In her second point of error, Rodriguez contends she should be immune from prosecution under Texas Family Code section 261.106(a) because she assisted in the investigation of a report of alleged child abuse. Family Code section 261.106 provides that a person acting in good faith who reports or assists in the investigation of a report of alleged child abuse or ne-gleet or who testifies or otherwise participates in a judicial proceeding arising from a report, petition, or investigation of alleged child abuse or neglect, is immune from civil or criminal liability that might otherwise be incurred or imposed. A person who reports the person’s own abuse or neglect of a child or who acts in bad faith or with malicious-purpose in reporting alleged child abuse or neglect is not immune from civil or criminal liability.
Although Rodriguez failed to report the abuse, she claims she should be immune from prosecution because she, in good faith, assisted in the investigation of the abuse. To be entitled to immunity, one must have assisted in the investigation of the report in good faith. See Gonzalez v. Avalos, 866 S.W.2d 346, 351 (Tex.App. — El Paso 1993), writ dism’d w.o.j. 907 S.W.2d 443 (Tex.1995). The record in this case reflects that Rodriguez did not, in good faith, assist in the investigation. To the contrary, when Officer Davis first arrived, she told him no five year old child lived in the apartment. She did not give a statement to the police until the child had been removed from the home. The trial court correctly denied immunity under section 261.106. Appellant’s second point of error is overruled.
The judgment of the trial court is affirmed.

. The dissent takes the position that because the record does not show that appellants knew Margarita Aguilar burned the complainant with an iron, they were under no duty to report such abuse, "much less in an immediate fashion.” Rodriguez v.
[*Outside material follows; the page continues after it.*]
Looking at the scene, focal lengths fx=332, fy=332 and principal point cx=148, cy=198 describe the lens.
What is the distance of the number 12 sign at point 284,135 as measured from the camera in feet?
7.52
State, 47 S.W.3d 86, 87 (Tex.App. — Houston [14th Dist.] 2001, n.p.h.). The statute appellants challenge as unconstitutional states that a person commits an offense if he or she has cause to believe a child has been or may be adversely affected by abuse or neglect and knowingly fails to report that abuse. The record shows that appellants witnessed Margarita Aguilar’s abuse of the complainant for several weeks or months without reporting it. Appellants’ conduct is clearly proscribed by the statute. The fact that the record does not show that appellants witnessed a particular instance of abuse alleged in the information does not affect their standing to challenge the constitutionality of the statute. As we noted above, it is the appellant’s burden to establish the statute is unconstitutional as applied to them. See Bynum v. State, 767 S.W.2d at 774. Whether appellants failed to report the alleged abuse because they were unaware of a specific act of abuse is not a question that is properly before this court. In fact, by their plea of no contest appellants did not contest the allegations in the information.